Once workers test positive for a prohibited substance, they are able to participate in a return-to-work system. After passing another drug test, drivers should be able to get back on the road quickly.

However, 91,000 of those who failed a drug test have not applied to return to work, an issue that could spell serious trouble in a tight labor market.

Drug-legalization activists called the policy outdated and harmful to workers who use recreational drugs off the clock.

“Times have changed; attitudes have changed, and in many places, the marijuana laws have changed,” Paul Armentano, deputy director of the National Organization for the Reform of Marijuana Laws, wrote in a blog post.

“It is time for workplace policies to adapt to this new reality and to cease punishing employees for activities they engage in during their off-hours that pose no workplace safety threat,” he said.

Marijuana is legal for recreational usage in 22 states and can be legally used for medicinal purposes in 37 states.

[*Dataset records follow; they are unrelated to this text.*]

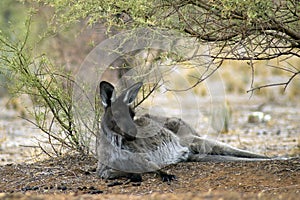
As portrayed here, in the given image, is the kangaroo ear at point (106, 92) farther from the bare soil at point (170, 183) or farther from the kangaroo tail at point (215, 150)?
the kangaroo tail at point (215, 150)

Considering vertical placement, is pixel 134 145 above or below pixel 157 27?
below

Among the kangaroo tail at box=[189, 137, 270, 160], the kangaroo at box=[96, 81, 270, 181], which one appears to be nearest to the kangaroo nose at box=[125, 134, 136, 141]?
the kangaroo at box=[96, 81, 270, 181]

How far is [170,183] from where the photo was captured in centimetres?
750

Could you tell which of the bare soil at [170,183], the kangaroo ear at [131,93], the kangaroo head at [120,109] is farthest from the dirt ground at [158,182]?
the kangaroo ear at [131,93]

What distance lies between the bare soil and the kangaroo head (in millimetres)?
626

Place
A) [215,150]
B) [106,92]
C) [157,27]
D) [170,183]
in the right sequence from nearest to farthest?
[170,183]
[157,27]
[106,92]
[215,150]

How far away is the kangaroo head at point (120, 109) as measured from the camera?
303 inches

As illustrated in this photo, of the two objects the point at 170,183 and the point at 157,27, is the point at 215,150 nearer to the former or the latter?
the point at 170,183

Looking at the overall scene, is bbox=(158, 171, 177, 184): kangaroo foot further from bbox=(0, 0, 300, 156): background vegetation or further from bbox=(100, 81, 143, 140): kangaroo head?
bbox=(0, 0, 300, 156): background vegetation

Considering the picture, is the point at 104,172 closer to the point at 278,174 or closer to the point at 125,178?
the point at 125,178

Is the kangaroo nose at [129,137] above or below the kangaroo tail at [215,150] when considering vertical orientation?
above

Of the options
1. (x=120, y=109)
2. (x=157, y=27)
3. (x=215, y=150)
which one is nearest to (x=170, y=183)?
(x=120, y=109)

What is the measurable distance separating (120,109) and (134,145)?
1.77 feet

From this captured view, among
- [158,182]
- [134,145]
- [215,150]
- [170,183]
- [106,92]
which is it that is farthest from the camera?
[215,150]
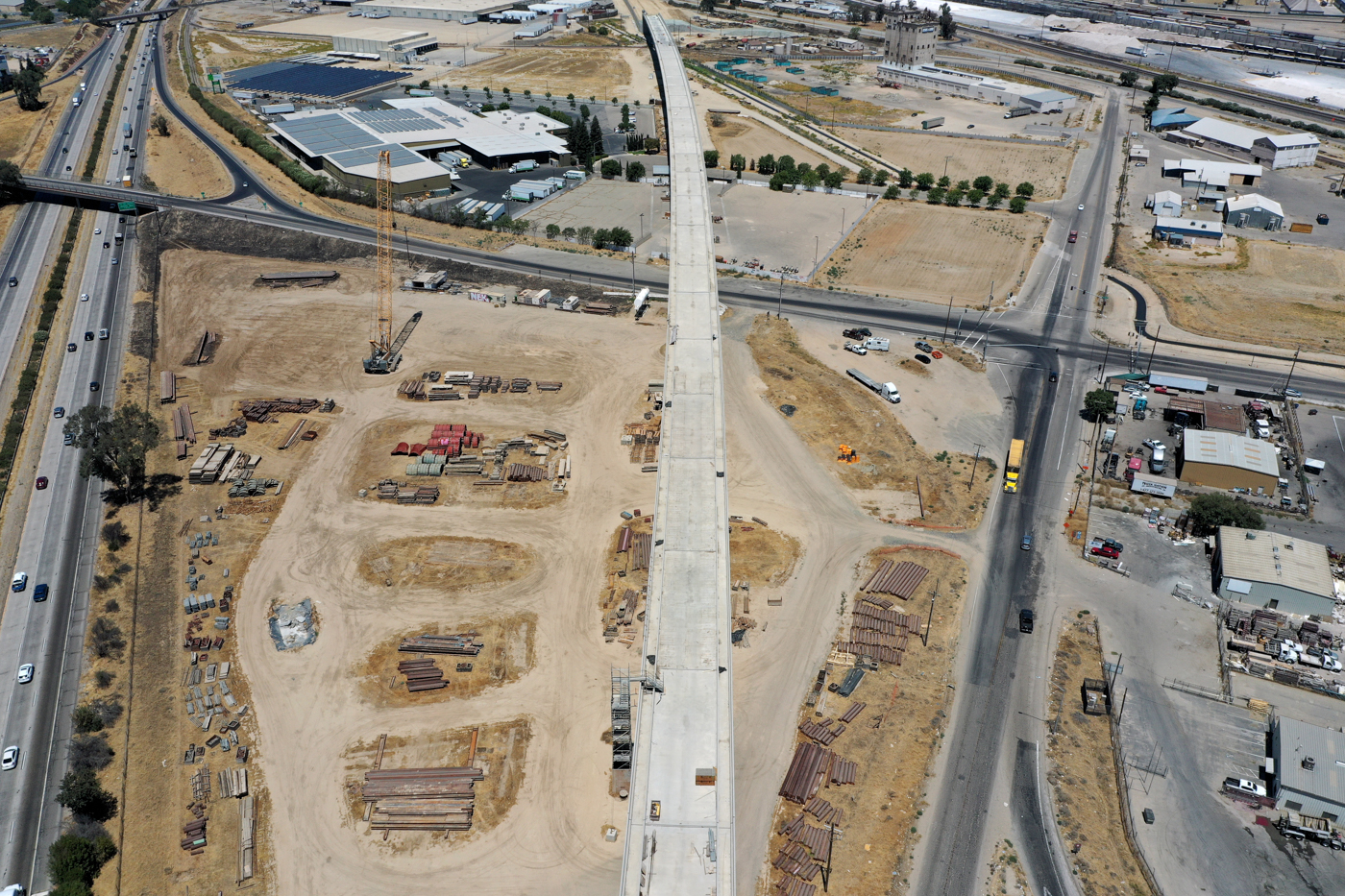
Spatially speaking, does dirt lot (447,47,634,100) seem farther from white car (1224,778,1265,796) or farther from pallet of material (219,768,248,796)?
white car (1224,778,1265,796)

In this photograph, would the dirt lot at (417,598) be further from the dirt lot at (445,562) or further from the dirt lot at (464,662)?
the dirt lot at (445,562)

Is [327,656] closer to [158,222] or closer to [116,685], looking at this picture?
[116,685]

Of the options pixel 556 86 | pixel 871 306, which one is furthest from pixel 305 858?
pixel 556 86

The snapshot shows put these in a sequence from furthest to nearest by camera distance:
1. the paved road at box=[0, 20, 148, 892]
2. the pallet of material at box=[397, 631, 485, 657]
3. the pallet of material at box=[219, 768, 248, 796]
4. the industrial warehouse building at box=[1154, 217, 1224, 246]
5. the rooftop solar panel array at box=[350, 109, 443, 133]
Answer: the rooftop solar panel array at box=[350, 109, 443, 133] → the industrial warehouse building at box=[1154, 217, 1224, 246] → the pallet of material at box=[397, 631, 485, 657] → the pallet of material at box=[219, 768, 248, 796] → the paved road at box=[0, 20, 148, 892]

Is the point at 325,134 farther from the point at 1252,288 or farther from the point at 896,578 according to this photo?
the point at 1252,288

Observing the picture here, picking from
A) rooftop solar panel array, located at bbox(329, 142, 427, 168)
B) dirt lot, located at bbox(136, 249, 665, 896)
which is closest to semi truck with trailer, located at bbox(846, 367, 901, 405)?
dirt lot, located at bbox(136, 249, 665, 896)

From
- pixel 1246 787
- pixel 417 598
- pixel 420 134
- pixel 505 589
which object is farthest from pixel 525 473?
pixel 420 134

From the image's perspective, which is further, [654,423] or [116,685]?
[654,423]
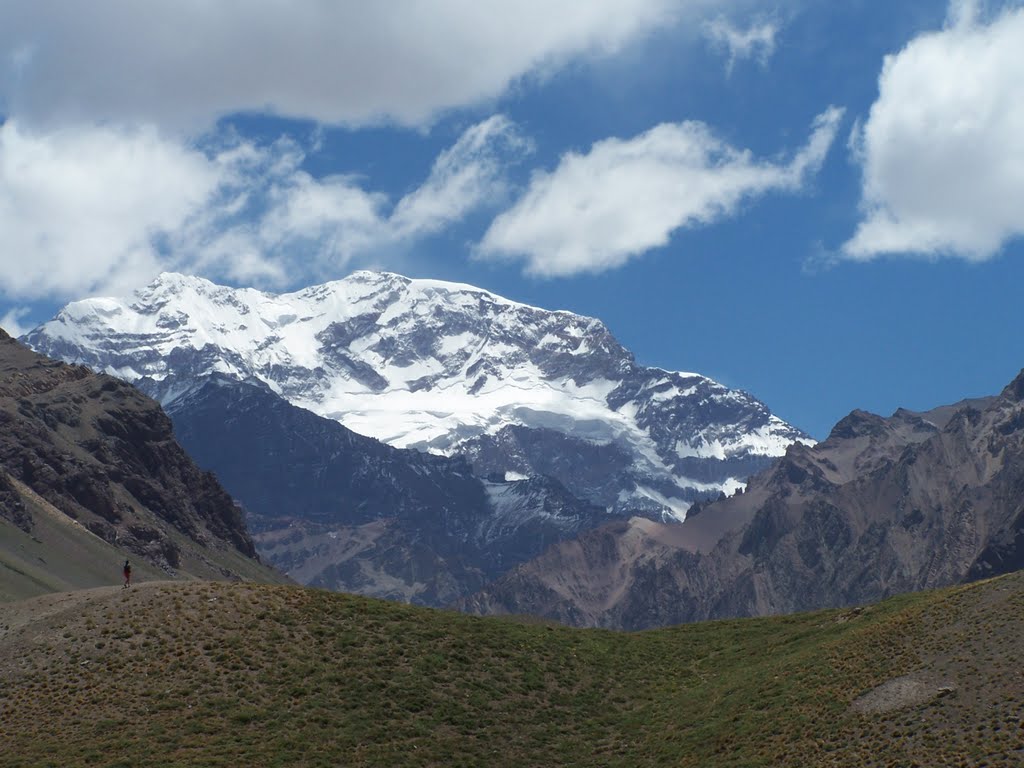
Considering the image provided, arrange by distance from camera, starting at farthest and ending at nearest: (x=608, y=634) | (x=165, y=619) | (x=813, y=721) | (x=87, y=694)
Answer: (x=608, y=634)
(x=165, y=619)
(x=87, y=694)
(x=813, y=721)

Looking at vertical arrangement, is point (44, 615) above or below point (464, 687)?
above

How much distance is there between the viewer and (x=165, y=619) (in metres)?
104

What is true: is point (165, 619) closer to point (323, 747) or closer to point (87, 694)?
point (87, 694)

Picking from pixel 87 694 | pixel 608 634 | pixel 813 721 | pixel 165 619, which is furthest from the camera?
pixel 608 634

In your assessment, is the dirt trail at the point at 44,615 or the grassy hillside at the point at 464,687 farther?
the dirt trail at the point at 44,615

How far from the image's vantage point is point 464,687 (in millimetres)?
101000

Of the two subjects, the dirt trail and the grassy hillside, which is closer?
the grassy hillside

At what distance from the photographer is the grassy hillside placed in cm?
8569

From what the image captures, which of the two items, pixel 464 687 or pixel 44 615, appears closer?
pixel 464 687

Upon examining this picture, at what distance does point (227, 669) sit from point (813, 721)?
3826cm

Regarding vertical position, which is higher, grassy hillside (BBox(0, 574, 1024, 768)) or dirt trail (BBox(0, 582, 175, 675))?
dirt trail (BBox(0, 582, 175, 675))

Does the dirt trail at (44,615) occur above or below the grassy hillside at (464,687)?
above

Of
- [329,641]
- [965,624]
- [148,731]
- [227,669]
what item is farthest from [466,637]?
[965,624]

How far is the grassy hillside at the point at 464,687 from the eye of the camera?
85688 millimetres
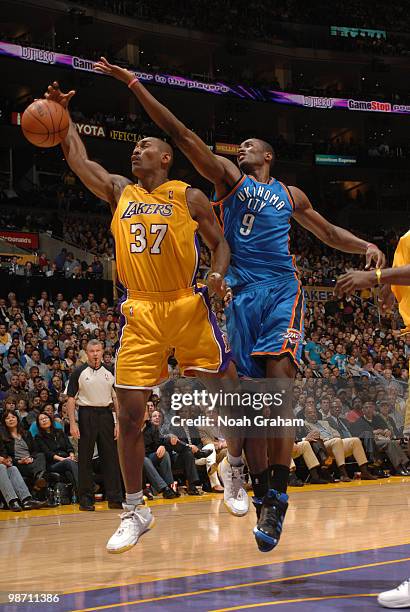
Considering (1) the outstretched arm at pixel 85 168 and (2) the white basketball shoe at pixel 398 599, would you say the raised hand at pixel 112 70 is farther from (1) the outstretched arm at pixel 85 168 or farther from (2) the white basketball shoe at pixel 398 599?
(2) the white basketball shoe at pixel 398 599

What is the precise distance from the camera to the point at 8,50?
2492 centimetres

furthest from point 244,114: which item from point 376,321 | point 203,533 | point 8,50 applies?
point 203,533

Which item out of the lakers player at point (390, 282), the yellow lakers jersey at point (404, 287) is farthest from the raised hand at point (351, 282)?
the yellow lakers jersey at point (404, 287)

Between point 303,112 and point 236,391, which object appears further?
point 303,112

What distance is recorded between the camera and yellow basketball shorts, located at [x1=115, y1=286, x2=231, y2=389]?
18.0 feet

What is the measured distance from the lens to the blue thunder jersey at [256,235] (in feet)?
19.4

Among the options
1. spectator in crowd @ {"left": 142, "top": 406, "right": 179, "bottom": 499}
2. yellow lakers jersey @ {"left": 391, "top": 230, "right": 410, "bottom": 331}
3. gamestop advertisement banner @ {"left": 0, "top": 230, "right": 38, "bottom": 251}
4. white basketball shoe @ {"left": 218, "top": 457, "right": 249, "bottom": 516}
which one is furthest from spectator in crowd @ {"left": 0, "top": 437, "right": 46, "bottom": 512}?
gamestop advertisement banner @ {"left": 0, "top": 230, "right": 38, "bottom": 251}

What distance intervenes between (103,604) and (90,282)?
15.0 meters

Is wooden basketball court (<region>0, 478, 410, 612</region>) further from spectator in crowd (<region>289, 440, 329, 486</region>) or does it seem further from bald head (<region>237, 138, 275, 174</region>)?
bald head (<region>237, 138, 275, 174</region>)

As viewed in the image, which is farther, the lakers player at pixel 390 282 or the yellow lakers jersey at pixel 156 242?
the yellow lakers jersey at pixel 156 242

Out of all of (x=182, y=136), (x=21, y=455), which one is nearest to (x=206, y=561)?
(x=182, y=136)

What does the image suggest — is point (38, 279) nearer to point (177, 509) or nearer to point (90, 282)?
point (90, 282)

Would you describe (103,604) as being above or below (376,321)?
above

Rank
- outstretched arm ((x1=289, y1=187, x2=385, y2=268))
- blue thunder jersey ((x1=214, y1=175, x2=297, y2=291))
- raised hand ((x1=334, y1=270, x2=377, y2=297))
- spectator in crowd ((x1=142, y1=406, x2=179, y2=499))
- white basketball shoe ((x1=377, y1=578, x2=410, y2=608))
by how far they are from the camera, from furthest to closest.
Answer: spectator in crowd ((x1=142, y1=406, x2=179, y2=499)) → outstretched arm ((x1=289, y1=187, x2=385, y2=268)) → blue thunder jersey ((x1=214, y1=175, x2=297, y2=291)) → white basketball shoe ((x1=377, y1=578, x2=410, y2=608)) → raised hand ((x1=334, y1=270, x2=377, y2=297))
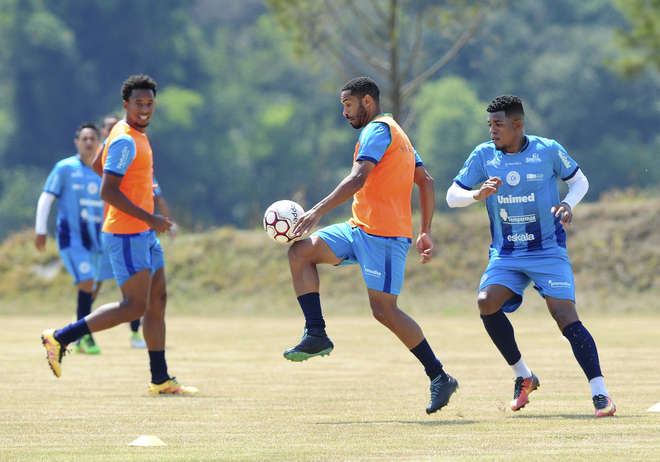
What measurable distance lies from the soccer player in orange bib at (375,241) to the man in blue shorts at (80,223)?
20.6 feet

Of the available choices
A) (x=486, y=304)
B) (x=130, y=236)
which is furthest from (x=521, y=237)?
(x=130, y=236)

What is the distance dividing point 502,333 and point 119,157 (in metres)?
3.20

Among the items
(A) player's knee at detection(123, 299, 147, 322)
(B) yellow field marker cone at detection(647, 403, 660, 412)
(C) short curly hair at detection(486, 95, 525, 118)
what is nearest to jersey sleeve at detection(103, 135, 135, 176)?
(A) player's knee at detection(123, 299, 147, 322)

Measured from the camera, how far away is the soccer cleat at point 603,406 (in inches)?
331

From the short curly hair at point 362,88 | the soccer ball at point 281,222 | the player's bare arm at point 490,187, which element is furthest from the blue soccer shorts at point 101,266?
the player's bare arm at point 490,187

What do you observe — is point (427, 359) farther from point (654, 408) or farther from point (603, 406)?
point (654, 408)

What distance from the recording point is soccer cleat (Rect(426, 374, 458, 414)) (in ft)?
28.4

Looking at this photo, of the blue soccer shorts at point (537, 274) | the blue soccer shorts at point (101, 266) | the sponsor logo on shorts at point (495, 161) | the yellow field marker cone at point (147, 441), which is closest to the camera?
the yellow field marker cone at point (147, 441)

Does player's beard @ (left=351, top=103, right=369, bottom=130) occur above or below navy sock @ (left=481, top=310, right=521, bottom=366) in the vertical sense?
above

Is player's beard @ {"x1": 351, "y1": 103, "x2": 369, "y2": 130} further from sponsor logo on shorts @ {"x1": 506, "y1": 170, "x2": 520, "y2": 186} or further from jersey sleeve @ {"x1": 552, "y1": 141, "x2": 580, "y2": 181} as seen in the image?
jersey sleeve @ {"x1": 552, "y1": 141, "x2": 580, "y2": 181}

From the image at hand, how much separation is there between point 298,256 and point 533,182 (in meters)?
1.68

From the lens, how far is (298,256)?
8734 mm

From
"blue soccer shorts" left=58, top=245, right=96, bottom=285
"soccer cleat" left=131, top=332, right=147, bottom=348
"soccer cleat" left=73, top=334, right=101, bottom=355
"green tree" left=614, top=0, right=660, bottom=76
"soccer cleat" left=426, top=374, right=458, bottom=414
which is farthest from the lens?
"green tree" left=614, top=0, right=660, bottom=76

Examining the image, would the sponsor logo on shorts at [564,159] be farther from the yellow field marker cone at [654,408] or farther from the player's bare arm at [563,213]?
the yellow field marker cone at [654,408]
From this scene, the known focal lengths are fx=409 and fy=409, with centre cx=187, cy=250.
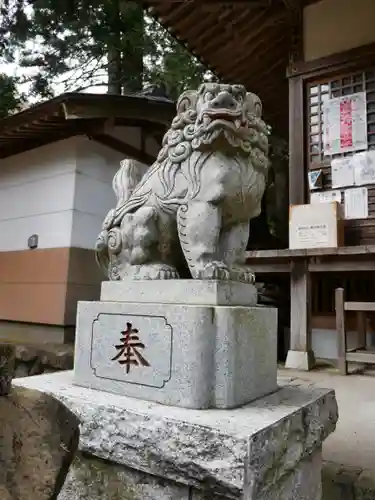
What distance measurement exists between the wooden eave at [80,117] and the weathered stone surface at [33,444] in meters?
5.46

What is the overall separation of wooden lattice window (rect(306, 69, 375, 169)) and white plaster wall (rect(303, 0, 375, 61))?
1.41 ft

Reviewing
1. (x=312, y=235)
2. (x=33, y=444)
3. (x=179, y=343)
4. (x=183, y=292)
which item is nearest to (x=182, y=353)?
(x=179, y=343)

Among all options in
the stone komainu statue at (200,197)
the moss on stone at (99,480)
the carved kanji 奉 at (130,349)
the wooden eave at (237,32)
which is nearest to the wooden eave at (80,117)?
the wooden eave at (237,32)

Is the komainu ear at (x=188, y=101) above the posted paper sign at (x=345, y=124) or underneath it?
underneath

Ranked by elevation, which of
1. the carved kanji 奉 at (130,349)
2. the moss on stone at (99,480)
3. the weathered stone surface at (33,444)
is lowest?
the moss on stone at (99,480)

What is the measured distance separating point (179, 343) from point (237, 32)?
241 inches

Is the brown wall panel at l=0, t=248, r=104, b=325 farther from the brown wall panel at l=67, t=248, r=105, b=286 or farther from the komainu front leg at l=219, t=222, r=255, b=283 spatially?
the komainu front leg at l=219, t=222, r=255, b=283

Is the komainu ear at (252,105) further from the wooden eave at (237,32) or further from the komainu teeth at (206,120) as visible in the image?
the wooden eave at (237,32)

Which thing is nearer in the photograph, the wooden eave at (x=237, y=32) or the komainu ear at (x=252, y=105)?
the komainu ear at (x=252, y=105)

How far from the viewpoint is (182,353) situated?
192 cm

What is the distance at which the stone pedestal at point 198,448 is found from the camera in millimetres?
1568

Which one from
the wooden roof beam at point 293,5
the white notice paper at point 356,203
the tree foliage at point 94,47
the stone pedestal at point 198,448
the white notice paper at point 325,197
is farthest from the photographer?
the tree foliage at point 94,47

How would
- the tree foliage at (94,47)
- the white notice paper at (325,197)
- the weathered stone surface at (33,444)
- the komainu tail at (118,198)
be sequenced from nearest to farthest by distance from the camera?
the weathered stone surface at (33,444) → the komainu tail at (118,198) → the white notice paper at (325,197) → the tree foliage at (94,47)

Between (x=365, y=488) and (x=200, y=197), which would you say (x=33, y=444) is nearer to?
(x=200, y=197)
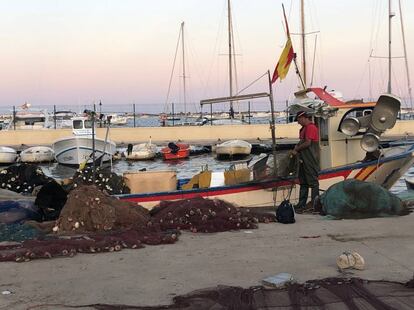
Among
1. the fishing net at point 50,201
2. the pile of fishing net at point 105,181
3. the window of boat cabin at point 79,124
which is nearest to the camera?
the fishing net at point 50,201

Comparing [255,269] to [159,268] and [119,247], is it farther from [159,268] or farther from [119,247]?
[119,247]

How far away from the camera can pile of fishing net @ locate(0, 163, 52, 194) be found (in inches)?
504

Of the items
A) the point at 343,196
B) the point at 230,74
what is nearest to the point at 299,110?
the point at 343,196

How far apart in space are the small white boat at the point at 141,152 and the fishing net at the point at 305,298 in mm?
30590

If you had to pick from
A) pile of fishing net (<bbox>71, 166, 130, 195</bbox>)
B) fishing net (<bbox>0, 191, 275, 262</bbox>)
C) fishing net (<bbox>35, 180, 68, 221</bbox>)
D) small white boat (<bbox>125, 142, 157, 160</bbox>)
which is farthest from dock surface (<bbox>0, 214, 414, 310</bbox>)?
small white boat (<bbox>125, 142, 157, 160</bbox>)

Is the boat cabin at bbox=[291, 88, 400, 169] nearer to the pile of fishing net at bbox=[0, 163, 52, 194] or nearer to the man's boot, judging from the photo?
the man's boot

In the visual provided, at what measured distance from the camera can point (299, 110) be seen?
39.9 feet

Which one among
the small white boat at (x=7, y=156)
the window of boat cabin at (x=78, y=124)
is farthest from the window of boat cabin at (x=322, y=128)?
the small white boat at (x=7, y=156)

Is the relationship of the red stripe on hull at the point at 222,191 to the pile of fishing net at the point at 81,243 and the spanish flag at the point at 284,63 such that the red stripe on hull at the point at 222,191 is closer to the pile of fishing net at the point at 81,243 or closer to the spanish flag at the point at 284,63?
the spanish flag at the point at 284,63

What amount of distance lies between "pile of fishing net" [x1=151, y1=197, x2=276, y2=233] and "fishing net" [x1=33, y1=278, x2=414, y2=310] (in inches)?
127

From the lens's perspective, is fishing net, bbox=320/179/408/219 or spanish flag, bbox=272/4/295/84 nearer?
fishing net, bbox=320/179/408/219

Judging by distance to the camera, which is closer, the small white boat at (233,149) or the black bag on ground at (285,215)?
the black bag on ground at (285,215)

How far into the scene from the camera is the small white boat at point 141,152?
35.2 meters

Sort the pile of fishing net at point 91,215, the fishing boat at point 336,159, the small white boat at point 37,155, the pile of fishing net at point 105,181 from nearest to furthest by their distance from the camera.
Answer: the pile of fishing net at point 91,215 < the fishing boat at point 336,159 < the pile of fishing net at point 105,181 < the small white boat at point 37,155
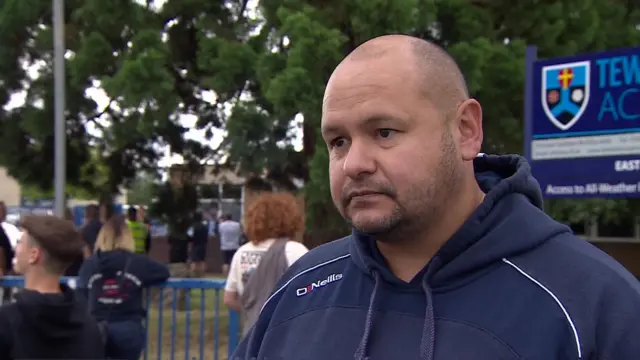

But under federal law, it remains a narcotic with no legitimate use and even its cultivation is illegal. The Department of Transportation has reiterated its position that it will continue to test for THC in urine no matter the state policy on the drug.

Last year, the DOT released a new policy for testing that would include saliva in drug screenings. The department still mandates that the urine of the worker be tested, with saliva now being used as a supplement.

Urine has been known to show false positives during drug screenings, due to THC sticking around in the metabolism for over a month. By contrast, THC only remains detectable in saliva for about 24 hours.

According to the American Trucking Association, despite some improvements in the shortage, the trucking industry is still short about 78,000 drivers.